The basic idea here is that a lot of regularities can be found in the world. (You could call it structure, repetition, duplication…). Let’s say we have the general goal of representing this repeated data. We could represent it as it is: by explicitly storing each bit one after the other, or we could adopt another strategy.

First, we create a “massive landfill” of all kinds of data that we encounter. Anything that we might see again. Maybe even stuff not yet encountered, just probable.

With this landfill at our disposal, we can now represent that same piece of data using a new strategy:

For every chunk of data, do:
- If the chuck is present in the landfill: put a pointer to that part of the landfill
- Otherwise: store the chunk as itself (as a string of bits)

Notice that we might not have gained anything. We might even be worse off in terms of storage space and performance.

But consider this: What if everyone (many runs of the same program, many programs, or many different computers) agree on a “standard landfill”. The storage space is paid once and for all, and now everyone can compress his own data by referring to the “standard landfill”. What’s more, if a program wants to send a chunk of data over the network, the new representation can refer heavily to the landfill, knowing that the recipient will be able to decode it (because he has the same copy of the landfill). In the happy case, data transfers would mostly be passing a set of references to the landfill, with very “original data” in between, yielding a huge compression gain.

Now, a good question is how to define such a landfill. And is it possible to define it in a way such that we gain something when compressing with the landfill strategy ?

Another question would be if a random landfill would be of any use.

Still another question would be if a landfill could be defined not by explicitly spelling it out, but computationally: by specifying rules for how to compute it (or compute some parts of if, the other being spelled out)

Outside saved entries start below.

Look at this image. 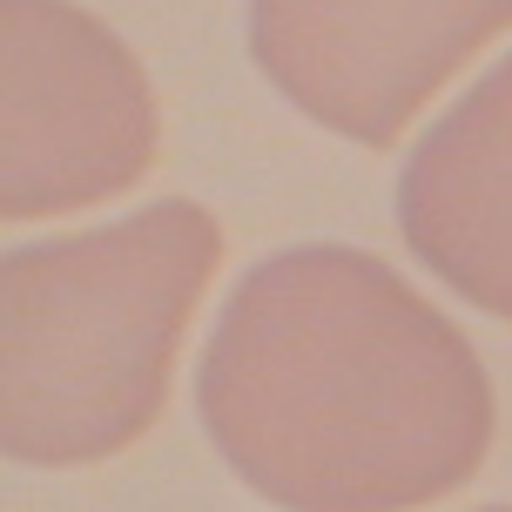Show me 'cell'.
<instances>
[{"instance_id": "6da1fadb", "label": "cell", "mask_w": 512, "mask_h": 512, "mask_svg": "<svg viewBox=\"0 0 512 512\" xmlns=\"http://www.w3.org/2000/svg\"><path fill=\"white\" fill-rule=\"evenodd\" d=\"M196 411L223 465L283 512L438 506L499 432L472 337L351 243H297L236 283Z\"/></svg>"}, {"instance_id": "7a4b0ae2", "label": "cell", "mask_w": 512, "mask_h": 512, "mask_svg": "<svg viewBox=\"0 0 512 512\" xmlns=\"http://www.w3.org/2000/svg\"><path fill=\"white\" fill-rule=\"evenodd\" d=\"M223 263V223L189 196L0 263V445L14 465H102L169 405L182 331Z\"/></svg>"}, {"instance_id": "3957f363", "label": "cell", "mask_w": 512, "mask_h": 512, "mask_svg": "<svg viewBox=\"0 0 512 512\" xmlns=\"http://www.w3.org/2000/svg\"><path fill=\"white\" fill-rule=\"evenodd\" d=\"M7 48V142H0V216L41 223L95 209L149 176L155 88L128 41L75 0H0Z\"/></svg>"}, {"instance_id": "277c9868", "label": "cell", "mask_w": 512, "mask_h": 512, "mask_svg": "<svg viewBox=\"0 0 512 512\" xmlns=\"http://www.w3.org/2000/svg\"><path fill=\"white\" fill-rule=\"evenodd\" d=\"M512 27V0H250V54L283 102L364 149Z\"/></svg>"}, {"instance_id": "5b68a950", "label": "cell", "mask_w": 512, "mask_h": 512, "mask_svg": "<svg viewBox=\"0 0 512 512\" xmlns=\"http://www.w3.org/2000/svg\"><path fill=\"white\" fill-rule=\"evenodd\" d=\"M398 236L452 297L512 324V54L405 155Z\"/></svg>"}, {"instance_id": "8992f818", "label": "cell", "mask_w": 512, "mask_h": 512, "mask_svg": "<svg viewBox=\"0 0 512 512\" xmlns=\"http://www.w3.org/2000/svg\"><path fill=\"white\" fill-rule=\"evenodd\" d=\"M486 512H512V506H486Z\"/></svg>"}]
</instances>
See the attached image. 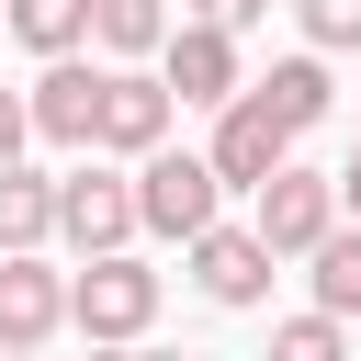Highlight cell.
<instances>
[{"label":"cell","instance_id":"cell-15","mask_svg":"<svg viewBox=\"0 0 361 361\" xmlns=\"http://www.w3.org/2000/svg\"><path fill=\"white\" fill-rule=\"evenodd\" d=\"M259 90H271V113H282L293 135H305V124H316V113L338 102V90H327V56H282V68L259 79Z\"/></svg>","mask_w":361,"mask_h":361},{"label":"cell","instance_id":"cell-10","mask_svg":"<svg viewBox=\"0 0 361 361\" xmlns=\"http://www.w3.org/2000/svg\"><path fill=\"white\" fill-rule=\"evenodd\" d=\"M23 113H34V135H56V147H90V113H102V68H79V45H68V56H45V79L23 90Z\"/></svg>","mask_w":361,"mask_h":361},{"label":"cell","instance_id":"cell-7","mask_svg":"<svg viewBox=\"0 0 361 361\" xmlns=\"http://www.w3.org/2000/svg\"><path fill=\"white\" fill-rule=\"evenodd\" d=\"M68 327V271H45L34 248H0V350H45Z\"/></svg>","mask_w":361,"mask_h":361},{"label":"cell","instance_id":"cell-8","mask_svg":"<svg viewBox=\"0 0 361 361\" xmlns=\"http://www.w3.org/2000/svg\"><path fill=\"white\" fill-rule=\"evenodd\" d=\"M158 79H169V102H226V90H237V34L203 23V11L169 23V34H158Z\"/></svg>","mask_w":361,"mask_h":361},{"label":"cell","instance_id":"cell-16","mask_svg":"<svg viewBox=\"0 0 361 361\" xmlns=\"http://www.w3.org/2000/svg\"><path fill=\"white\" fill-rule=\"evenodd\" d=\"M305 11V45L327 56V45H361V0H293Z\"/></svg>","mask_w":361,"mask_h":361},{"label":"cell","instance_id":"cell-19","mask_svg":"<svg viewBox=\"0 0 361 361\" xmlns=\"http://www.w3.org/2000/svg\"><path fill=\"white\" fill-rule=\"evenodd\" d=\"M192 11H203V23H226V34H237V23H259V11H271V0H192Z\"/></svg>","mask_w":361,"mask_h":361},{"label":"cell","instance_id":"cell-5","mask_svg":"<svg viewBox=\"0 0 361 361\" xmlns=\"http://www.w3.org/2000/svg\"><path fill=\"white\" fill-rule=\"evenodd\" d=\"M169 79H147V68H102V113H90V147L102 158H147L158 135H169Z\"/></svg>","mask_w":361,"mask_h":361},{"label":"cell","instance_id":"cell-2","mask_svg":"<svg viewBox=\"0 0 361 361\" xmlns=\"http://www.w3.org/2000/svg\"><path fill=\"white\" fill-rule=\"evenodd\" d=\"M214 192H226L214 158L169 147V135L135 158V226H147V237H192V226H214Z\"/></svg>","mask_w":361,"mask_h":361},{"label":"cell","instance_id":"cell-1","mask_svg":"<svg viewBox=\"0 0 361 361\" xmlns=\"http://www.w3.org/2000/svg\"><path fill=\"white\" fill-rule=\"evenodd\" d=\"M68 327L79 338H147L158 327V271L135 248H90V271L68 282Z\"/></svg>","mask_w":361,"mask_h":361},{"label":"cell","instance_id":"cell-20","mask_svg":"<svg viewBox=\"0 0 361 361\" xmlns=\"http://www.w3.org/2000/svg\"><path fill=\"white\" fill-rule=\"evenodd\" d=\"M338 203H350V214H361V147H350V169H338Z\"/></svg>","mask_w":361,"mask_h":361},{"label":"cell","instance_id":"cell-11","mask_svg":"<svg viewBox=\"0 0 361 361\" xmlns=\"http://www.w3.org/2000/svg\"><path fill=\"white\" fill-rule=\"evenodd\" d=\"M45 237H56V180L0 158V248H45Z\"/></svg>","mask_w":361,"mask_h":361},{"label":"cell","instance_id":"cell-9","mask_svg":"<svg viewBox=\"0 0 361 361\" xmlns=\"http://www.w3.org/2000/svg\"><path fill=\"white\" fill-rule=\"evenodd\" d=\"M180 248H192V282H203L214 305H259V293H271V248H259V226H192Z\"/></svg>","mask_w":361,"mask_h":361},{"label":"cell","instance_id":"cell-17","mask_svg":"<svg viewBox=\"0 0 361 361\" xmlns=\"http://www.w3.org/2000/svg\"><path fill=\"white\" fill-rule=\"evenodd\" d=\"M282 361H338V316H282Z\"/></svg>","mask_w":361,"mask_h":361},{"label":"cell","instance_id":"cell-13","mask_svg":"<svg viewBox=\"0 0 361 361\" xmlns=\"http://www.w3.org/2000/svg\"><path fill=\"white\" fill-rule=\"evenodd\" d=\"M0 23H11L34 56H68V45H90V0H0Z\"/></svg>","mask_w":361,"mask_h":361},{"label":"cell","instance_id":"cell-12","mask_svg":"<svg viewBox=\"0 0 361 361\" xmlns=\"http://www.w3.org/2000/svg\"><path fill=\"white\" fill-rule=\"evenodd\" d=\"M169 34V0H90V45L102 56H158Z\"/></svg>","mask_w":361,"mask_h":361},{"label":"cell","instance_id":"cell-18","mask_svg":"<svg viewBox=\"0 0 361 361\" xmlns=\"http://www.w3.org/2000/svg\"><path fill=\"white\" fill-rule=\"evenodd\" d=\"M23 135H34V113H23V90H0V158H23Z\"/></svg>","mask_w":361,"mask_h":361},{"label":"cell","instance_id":"cell-4","mask_svg":"<svg viewBox=\"0 0 361 361\" xmlns=\"http://www.w3.org/2000/svg\"><path fill=\"white\" fill-rule=\"evenodd\" d=\"M203 158H214V180H237V192H248L271 158H293V124L271 113V90H259V79H237V90L214 102V147H203Z\"/></svg>","mask_w":361,"mask_h":361},{"label":"cell","instance_id":"cell-6","mask_svg":"<svg viewBox=\"0 0 361 361\" xmlns=\"http://www.w3.org/2000/svg\"><path fill=\"white\" fill-rule=\"evenodd\" d=\"M56 237H68L79 259H90V248H124V237H135V180L102 169V158L68 169V180H56Z\"/></svg>","mask_w":361,"mask_h":361},{"label":"cell","instance_id":"cell-14","mask_svg":"<svg viewBox=\"0 0 361 361\" xmlns=\"http://www.w3.org/2000/svg\"><path fill=\"white\" fill-rule=\"evenodd\" d=\"M305 259H316V305L327 316H361V226H327Z\"/></svg>","mask_w":361,"mask_h":361},{"label":"cell","instance_id":"cell-3","mask_svg":"<svg viewBox=\"0 0 361 361\" xmlns=\"http://www.w3.org/2000/svg\"><path fill=\"white\" fill-rule=\"evenodd\" d=\"M248 192H259V214H248V226H259V248H271V259H305V248L338 226V180H327V169H293V158H271Z\"/></svg>","mask_w":361,"mask_h":361}]
</instances>
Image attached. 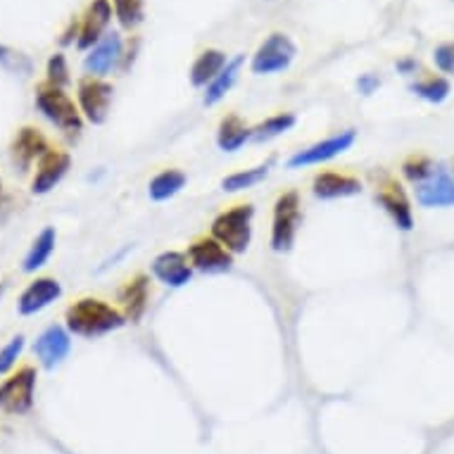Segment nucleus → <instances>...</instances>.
Masks as SVG:
<instances>
[{
  "label": "nucleus",
  "mask_w": 454,
  "mask_h": 454,
  "mask_svg": "<svg viewBox=\"0 0 454 454\" xmlns=\"http://www.w3.org/2000/svg\"><path fill=\"white\" fill-rule=\"evenodd\" d=\"M276 167V157H267L264 162L247 167V169H239V172L226 174L222 179L223 193H243L250 188H257L264 179H269V174Z\"/></svg>",
  "instance_id": "obj_22"
},
{
  "label": "nucleus",
  "mask_w": 454,
  "mask_h": 454,
  "mask_svg": "<svg viewBox=\"0 0 454 454\" xmlns=\"http://www.w3.org/2000/svg\"><path fill=\"white\" fill-rule=\"evenodd\" d=\"M69 169H72V155L67 150L51 148L36 162V172L31 179V193L48 195L51 191H55V186H60Z\"/></svg>",
  "instance_id": "obj_13"
},
{
  "label": "nucleus",
  "mask_w": 454,
  "mask_h": 454,
  "mask_svg": "<svg viewBox=\"0 0 454 454\" xmlns=\"http://www.w3.org/2000/svg\"><path fill=\"white\" fill-rule=\"evenodd\" d=\"M410 90L417 98L426 100V103L440 105V103H445L447 98H450V90H452V86H450V82H447L445 76L428 74V76H424V79H419V82L411 83Z\"/></svg>",
  "instance_id": "obj_28"
},
{
  "label": "nucleus",
  "mask_w": 454,
  "mask_h": 454,
  "mask_svg": "<svg viewBox=\"0 0 454 454\" xmlns=\"http://www.w3.org/2000/svg\"><path fill=\"white\" fill-rule=\"evenodd\" d=\"M5 288H8V283H0V295L5 293Z\"/></svg>",
  "instance_id": "obj_39"
},
{
  "label": "nucleus",
  "mask_w": 454,
  "mask_h": 454,
  "mask_svg": "<svg viewBox=\"0 0 454 454\" xmlns=\"http://www.w3.org/2000/svg\"><path fill=\"white\" fill-rule=\"evenodd\" d=\"M34 357L38 359V364L43 366L45 372H52L69 357L72 352V333L67 331V326H60V324H52L38 335L36 343H34Z\"/></svg>",
  "instance_id": "obj_12"
},
{
  "label": "nucleus",
  "mask_w": 454,
  "mask_h": 454,
  "mask_svg": "<svg viewBox=\"0 0 454 454\" xmlns=\"http://www.w3.org/2000/svg\"><path fill=\"white\" fill-rule=\"evenodd\" d=\"M0 195H3V181H0Z\"/></svg>",
  "instance_id": "obj_40"
},
{
  "label": "nucleus",
  "mask_w": 454,
  "mask_h": 454,
  "mask_svg": "<svg viewBox=\"0 0 454 454\" xmlns=\"http://www.w3.org/2000/svg\"><path fill=\"white\" fill-rule=\"evenodd\" d=\"M357 143V131L355 129H345L333 136H326L321 141L307 145L288 157V169H307V167H321V164L333 162L335 157L345 155L352 145Z\"/></svg>",
  "instance_id": "obj_7"
},
{
  "label": "nucleus",
  "mask_w": 454,
  "mask_h": 454,
  "mask_svg": "<svg viewBox=\"0 0 454 454\" xmlns=\"http://www.w3.org/2000/svg\"><path fill=\"white\" fill-rule=\"evenodd\" d=\"M62 298V283L52 276H38L20 293L17 298V312L22 317H36L43 309Z\"/></svg>",
  "instance_id": "obj_16"
},
{
  "label": "nucleus",
  "mask_w": 454,
  "mask_h": 454,
  "mask_svg": "<svg viewBox=\"0 0 454 454\" xmlns=\"http://www.w3.org/2000/svg\"><path fill=\"white\" fill-rule=\"evenodd\" d=\"M226 62H229L226 52L216 51V48H207V51H202L200 55L195 58V62L191 65V74H188V79H191V83H193L195 89H207L209 83L219 76V72L226 67Z\"/></svg>",
  "instance_id": "obj_24"
},
{
  "label": "nucleus",
  "mask_w": 454,
  "mask_h": 454,
  "mask_svg": "<svg viewBox=\"0 0 454 454\" xmlns=\"http://www.w3.org/2000/svg\"><path fill=\"white\" fill-rule=\"evenodd\" d=\"M302 226V198L298 191H283L271 209L269 247L278 254L291 253Z\"/></svg>",
  "instance_id": "obj_4"
},
{
  "label": "nucleus",
  "mask_w": 454,
  "mask_h": 454,
  "mask_svg": "<svg viewBox=\"0 0 454 454\" xmlns=\"http://www.w3.org/2000/svg\"><path fill=\"white\" fill-rule=\"evenodd\" d=\"M127 324V317L120 307H114L103 298H93V295L79 298L65 312V326L69 333L76 338H86V340H96V338L114 333Z\"/></svg>",
  "instance_id": "obj_1"
},
{
  "label": "nucleus",
  "mask_w": 454,
  "mask_h": 454,
  "mask_svg": "<svg viewBox=\"0 0 454 454\" xmlns=\"http://www.w3.org/2000/svg\"><path fill=\"white\" fill-rule=\"evenodd\" d=\"M376 202L379 207L387 215V219L395 223V229L403 233L414 231V207L403 181L383 179L376 186Z\"/></svg>",
  "instance_id": "obj_9"
},
{
  "label": "nucleus",
  "mask_w": 454,
  "mask_h": 454,
  "mask_svg": "<svg viewBox=\"0 0 454 454\" xmlns=\"http://www.w3.org/2000/svg\"><path fill=\"white\" fill-rule=\"evenodd\" d=\"M419 62L414 60V58H403V60H397V72L404 76H411L414 72H417Z\"/></svg>",
  "instance_id": "obj_38"
},
{
  "label": "nucleus",
  "mask_w": 454,
  "mask_h": 454,
  "mask_svg": "<svg viewBox=\"0 0 454 454\" xmlns=\"http://www.w3.org/2000/svg\"><path fill=\"white\" fill-rule=\"evenodd\" d=\"M435 167H438V164L433 162L431 157L424 155V153H414V155H410L404 160L403 167H400V172H403V179L407 181V184L419 186V184H424V181L435 172Z\"/></svg>",
  "instance_id": "obj_30"
},
{
  "label": "nucleus",
  "mask_w": 454,
  "mask_h": 454,
  "mask_svg": "<svg viewBox=\"0 0 454 454\" xmlns=\"http://www.w3.org/2000/svg\"><path fill=\"white\" fill-rule=\"evenodd\" d=\"M364 184L359 176L348 172H335V169H324L312 179V195L317 200H345L362 195Z\"/></svg>",
  "instance_id": "obj_15"
},
{
  "label": "nucleus",
  "mask_w": 454,
  "mask_h": 454,
  "mask_svg": "<svg viewBox=\"0 0 454 454\" xmlns=\"http://www.w3.org/2000/svg\"><path fill=\"white\" fill-rule=\"evenodd\" d=\"M298 55V45L288 34L274 31L269 34L254 51L253 60H250V72L254 76H274L281 74L291 67L293 60Z\"/></svg>",
  "instance_id": "obj_6"
},
{
  "label": "nucleus",
  "mask_w": 454,
  "mask_h": 454,
  "mask_svg": "<svg viewBox=\"0 0 454 454\" xmlns=\"http://www.w3.org/2000/svg\"><path fill=\"white\" fill-rule=\"evenodd\" d=\"M36 110L43 114L45 120L51 121L52 127L60 134L76 138L83 131V114L74 98L69 96L65 89H55L51 83H41L34 96Z\"/></svg>",
  "instance_id": "obj_3"
},
{
  "label": "nucleus",
  "mask_w": 454,
  "mask_h": 454,
  "mask_svg": "<svg viewBox=\"0 0 454 454\" xmlns=\"http://www.w3.org/2000/svg\"><path fill=\"white\" fill-rule=\"evenodd\" d=\"M79 29H82V24L72 20V22H69V27H67V31L62 34L60 43L62 45H72V43H74V41H79Z\"/></svg>",
  "instance_id": "obj_37"
},
{
  "label": "nucleus",
  "mask_w": 454,
  "mask_h": 454,
  "mask_svg": "<svg viewBox=\"0 0 454 454\" xmlns=\"http://www.w3.org/2000/svg\"><path fill=\"white\" fill-rule=\"evenodd\" d=\"M112 0H93L86 12H83L82 20V29H79V41L76 45L82 51H90L93 45H98L107 34V27L112 22Z\"/></svg>",
  "instance_id": "obj_20"
},
{
  "label": "nucleus",
  "mask_w": 454,
  "mask_h": 454,
  "mask_svg": "<svg viewBox=\"0 0 454 454\" xmlns=\"http://www.w3.org/2000/svg\"><path fill=\"white\" fill-rule=\"evenodd\" d=\"M0 69H5L15 76H31L34 74V62L27 52L15 51L10 45H0Z\"/></svg>",
  "instance_id": "obj_31"
},
{
  "label": "nucleus",
  "mask_w": 454,
  "mask_h": 454,
  "mask_svg": "<svg viewBox=\"0 0 454 454\" xmlns=\"http://www.w3.org/2000/svg\"><path fill=\"white\" fill-rule=\"evenodd\" d=\"M38 372L36 366L24 364L17 372L8 373L0 383V411L8 417H24L34 410L36 403Z\"/></svg>",
  "instance_id": "obj_5"
},
{
  "label": "nucleus",
  "mask_w": 454,
  "mask_h": 454,
  "mask_svg": "<svg viewBox=\"0 0 454 454\" xmlns=\"http://www.w3.org/2000/svg\"><path fill=\"white\" fill-rule=\"evenodd\" d=\"M45 83H51L55 89H65L72 83V74H69L67 58L62 52H52L45 65Z\"/></svg>",
  "instance_id": "obj_32"
},
{
  "label": "nucleus",
  "mask_w": 454,
  "mask_h": 454,
  "mask_svg": "<svg viewBox=\"0 0 454 454\" xmlns=\"http://www.w3.org/2000/svg\"><path fill=\"white\" fill-rule=\"evenodd\" d=\"M188 176L186 172H181L176 167H169V169H162L157 172L153 179L148 181V198L153 202H167L176 198V195L186 188Z\"/></svg>",
  "instance_id": "obj_26"
},
{
  "label": "nucleus",
  "mask_w": 454,
  "mask_h": 454,
  "mask_svg": "<svg viewBox=\"0 0 454 454\" xmlns=\"http://www.w3.org/2000/svg\"><path fill=\"white\" fill-rule=\"evenodd\" d=\"M209 236L219 240L233 257L246 254L253 246L254 236V205L253 202H236L231 207L222 209L212 219Z\"/></svg>",
  "instance_id": "obj_2"
},
{
  "label": "nucleus",
  "mask_w": 454,
  "mask_h": 454,
  "mask_svg": "<svg viewBox=\"0 0 454 454\" xmlns=\"http://www.w3.org/2000/svg\"><path fill=\"white\" fill-rule=\"evenodd\" d=\"M55 246H58V231L52 226H45L41 229L36 239L31 240L29 250L24 254L22 260V271L24 274H36L38 269H43L48 262H51L52 253H55Z\"/></svg>",
  "instance_id": "obj_25"
},
{
  "label": "nucleus",
  "mask_w": 454,
  "mask_h": 454,
  "mask_svg": "<svg viewBox=\"0 0 454 454\" xmlns=\"http://www.w3.org/2000/svg\"><path fill=\"white\" fill-rule=\"evenodd\" d=\"M452 174H454V167H452Z\"/></svg>",
  "instance_id": "obj_41"
},
{
  "label": "nucleus",
  "mask_w": 454,
  "mask_h": 454,
  "mask_svg": "<svg viewBox=\"0 0 454 454\" xmlns=\"http://www.w3.org/2000/svg\"><path fill=\"white\" fill-rule=\"evenodd\" d=\"M380 89V79L376 74H362L357 79V90L362 96H373Z\"/></svg>",
  "instance_id": "obj_36"
},
{
  "label": "nucleus",
  "mask_w": 454,
  "mask_h": 454,
  "mask_svg": "<svg viewBox=\"0 0 454 454\" xmlns=\"http://www.w3.org/2000/svg\"><path fill=\"white\" fill-rule=\"evenodd\" d=\"M138 51H141V38L134 36L127 43V51L121 52V62H120L121 72H129V69L134 67L136 58H138Z\"/></svg>",
  "instance_id": "obj_35"
},
{
  "label": "nucleus",
  "mask_w": 454,
  "mask_h": 454,
  "mask_svg": "<svg viewBox=\"0 0 454 454\" xmlns=\"http://www.w3.org/2000/svg\"><path fill=\"white\" fill-rule=\"evenodd\" d=\"M48 150H51V143L41 129L22 127L10 143V162L20 172H29Z\"/></svg>",
  "instance_id": "obj_14"
},
{
  "label": "nucleus",
  "mask_w": 454,
  "mask_h": 454,
  "mask_svg": "<svg viewBox=\"0 0 454 454\" xmlns=\"http://www.w3.org/2000/svg\"><path fill=\"white\" fill-rule=\"evenodd\" d=\"M112 98L114 89L110 82L98 79V76H83L76 83V105L83 114V121H89L93 127H103L110 117Z\"/></svg>",
  "instance_id": "obj_8"
},
{
  "label": "nucleus",
  "mask_w": 454,
  "mask_h": 454,
  "mask_svg": "<svg viewBox=\"0 0 454 454\" xmlns=\"http://www.w3.org/2000/svg\"><path fill=\"white\" fill-rule=\"evenodd\" d=\"M243 65H246V55H236V58H231V60L226 62V67H223L215 82L205 89V96H202L205 107H215V105L222 103L223 98L231 93L236 82H239Z\"/></svg>",
  "instance_id": "obj_23"
},
{
  "label": "nucleus",
  "mask_w": 454,
  "mask_h": 454,
  "mask_svg": "<svg viewBox=\"0 0 454 454\" xmlns=\"http://www.w3.org/2000/svg\"><path fill=\"white\" fill-rule=\"evenodd\" d=\"M216 148L222 150V153H239L247 145V143L253 141V127L247 124L240 114H226L219 121V127H216Z\"/></svg>",
  "instance_id": "obj_21"
},
{
  "label": "nucleus",
  "mask_w": 454,
  "mask_h": 454,
  "mask_svg": "<svg viewBox=\"0 0 454 454\" xmlns=\"http://www.w3.org/2000/svg\"><path fill=\"white\" fill-rule=\"evenodd\" d=\"M414 198L426 209L454 207V174L438 164L424 184L414 186Z\"/></svg>",
  "instance_id": "obj_17"
},
{
  "label": "nucleus",
  "mask_w": 454,
  "mask_h": 454,
  "mask_svg": "<svg viewBox=\"0 0 454 454\" xmlns=\"http://www.w3.org/2000/svg\"><path fill=\"white\" fill-rule=\"evenodd\" d=\"M150 274L157 283H162L164 288L179 291L184 286L193 281V267L186 257V250H164L150 264Z\"/></svg>",
  "instance_id": "obj_11"
},
{
  "label": "nucleus",
  "mask_w": 454,
  "mask_h": 454,
  "mask_svg": "<svg viewBox=\"0 0 454 454\" xmlns=\"http://www.w3.org/2000/svg\"><path fill=\"white\" fill-rule=\"evenodd\" d=\"M24 345H27V338H24V333H17L10 338L8 343L0 348V376L12 373V369L17 366V359L22 357Z\"/></svg>",
  "instance_id": "obj_33"
},
{
  "label": "nucleus",
  "mask_w": 454,
  "mask_h": 454,
  "mask_svg": "<svg viewBox=\"0 0 454 454\" xmlns=\"http://www.w3.org/2000/svg\"><path fill=\"white\" fill-rule=\"evenodd\" d=\"M186 257L191 262V267L198 274L205 276H219V274H229L233 269V257L226 247L215 240L212 236H200L195 239L191 246L186 247Z\"/></svg>",
  "instance_id": "obj_10"
},
{
  "label": "nucleus",
  "mask_w": 454,
  "mask_h": 454,
  "mask_svg": "<svg viewBox=\"0 0 454 454\" xmlns=\"http://www.w3.org/2000/svg\"><path fill=\"white\" fill-rule=\"evenodd\" d=\"M121 52H124V41L117 31L105 34V38L98 45H93L89 55L83 58V69L89 72V76H98L103 79L105 74H110L112 69L120 67Z\"/></svg>",
  "instance_id": "obj_19"
},
{
  "label": "nucleus",
  "mask_w": 454,
  "mask_h": 454,
  "mask_svg": "<svg viewBox=\"0 0 454 454\" xmlns=\"http://www.w3.org/2000/svg\"><path fill=\"white\" fill-rule=\"evenodd\" d=\"M112 10L124 31L138 29L145 20V0H112Z\"/></svg>",
  "instance_id": "obj_29"
},
{
  "label": "nucleus",
  "mask_w": 454,
  "mask_h": 454,
  "mask_svg": "<svg viewBox=\"0 0 454 454\" xmlns=\"http://www.w3.org/2000/svg\"><path fill=\"white\" fill-rule=\"evenodd\" d=\"M295 124H298V117L293 112H276L271 117H267V120H262L260 124H254L253 143L276 141V138H281L288 131H293Z\"/></svg>",
  "instance_id": "obj_27"
},
{
  "label": "nucleus",
  "mask_w": 454,
  "mask_h": 454,
  "mask_svg": "<svg viewBox=\"0 0 454 454\" xmlns=\"http://www.w3.org/2000/svg\"><path fill=\"white\" fill-rule=\"evenodd\" d=\"M117 300H120V309L124 312L129 324H141L150 307V276L134 274L131 278H127L117 293Z\"/></svg>",
  "instance_id": "obj_18"
},
{
  "label": "nucleus",
  "mask_w": 454,
  "mask_h": 454,
  "mask_svg": "<svg viewBox=\"0 0 454 454\" xmlns=\"http://www.w3.org/2000/svg\"><path fill=\"white\" fill-rule=\"evenodd\" d=\"M433 62L435 67L442 72V74L454 76V43H440L435 51H433Z\"/></svg>",
  "instance_id": "obj_34"
}]
</instances>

In the same idea, can anything be gained by combining some parts together, or finding complex ways of arranging it to cover many cases (a bit like an autoencoder).

A couple of remarks: In this view, the Champernowne constant is just a exhaustive landfill defined entirely computationally. The computational definition buys us space, at the expense of more computation that we have to do if we want to read from the landfill.

Learning in general might be seen as a procedure defining and improving a massive landfill. Learning new facts and new data would be new chunks added to the landfill. Learning new skills or concepts would be changing the connections for how to access and combine pieces of data.